Wednesday, February 10, 2010

Reflection of ch. 2 and Gladwell article

I found Gladwell's article very interesting because something similar, on a much smaller scale, happened to me. When I was a Junior in high school I thought the yearbooks were boring and so I had the idea to have everyone that wrote in my yearbook sign the cover somewhere, which gave it a cool, unique look. The next year when the new yearbook came out they had collected everyones signature throughout the year and filled the entire front and back cover with the schools signature. I know where the women in the article is coming from, there is this strange feeling that you have been robbed or deprived of something. In some ways however it can be flattering that they thought the idea was good enough to actually use the next year so why does it matter who gets the credit. I know where the idea came from and I was not upset enough to go talk to the yearbook staff. Even if I did complain and make a big deal out of it the yearbooks had already been printed and distributed, no person at the school would really care that much. Also an interesting question is, would I be able to charge them with plagiarism? If I did, which I would not, what would it achieve except cause controversy, embarrassment and little personal gain, if any.
It was interesting to me to see the variety of different views the people interviewed in chapter 2 had. Some of them believed that plagiarism wasn't that bad if they accidently wrote their sources incorrectly or if they just took an idea from something they read but no actual words. The thing that most people agreed on however was that if the person that plagiarized did it on purpose with the intent to pass someone else's work as their own on purpose it is different and wrongful.

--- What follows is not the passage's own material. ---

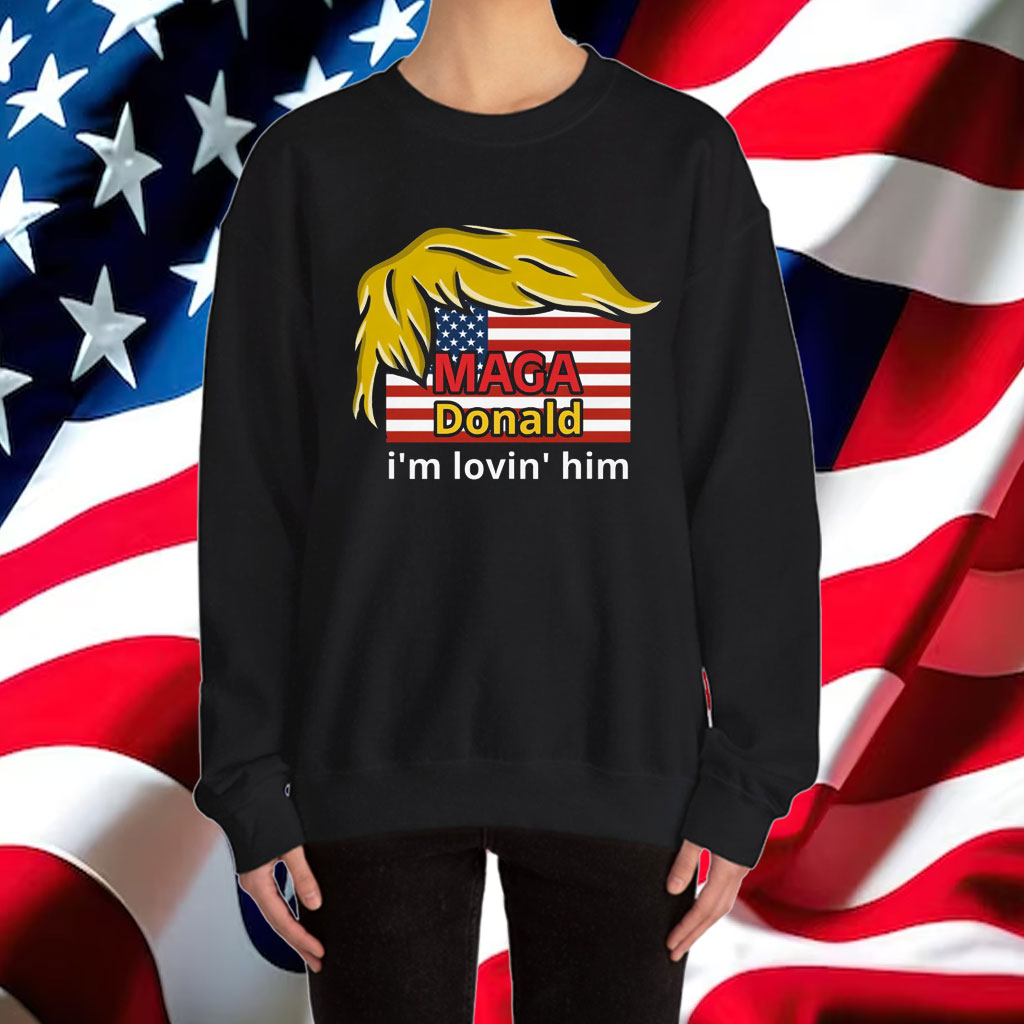 MagaDonald I'm Lovin' Him Funny Shirt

That is probably among the many reasons why it is so hard for punishments to be chosen for the accused. They should be forced to write essays until they get it right instead of being expelled or something ridiculous.
The other thing that I have been thinking about lately is that since their are so many different people in the world how can any ideas be original, someone has had to have thought about it before or written it down somewhere. Also the way we make our own ideas and the way we write is by the way were have been taught how to do it in the past, technically plagiarizing everyone we have ever talked to or learned from. Is it safe to write anything, is one persons pride valuable enough to ruin another person's life? To what extent do we take it?

Thursday, February 4, 2010

What is an essay

An essay, in my opinion, is a structured written response to anything from a book, a movie or a certain prompt. Essays do not have to be a response to something though, they can be about anything really. I have only written essays in school so I think of them in a different way as older people. I did not realize that essay could actually be a verb so i looked it up on and it means "to attempt". I found this very interesting because I did not know that and that for most essays you do have to essay. Now that i know the other context for the word I plan on using it more.

Sunday, January 31, 2010

Intro and Ch. 1

After reading the introduction and the first chapter of Susan Blum's My Word!, my view of plagiarism has become even more unclear. It seems that the penalties and charges for plagiarism are vague except for the occasional person who gets a gruesome verdict to make an example and to intimidate the other students. I do find it interesting that plagiarism can actually improve a work although it is highly looked down upon. Where is the line actually drawn on what is right and wrong?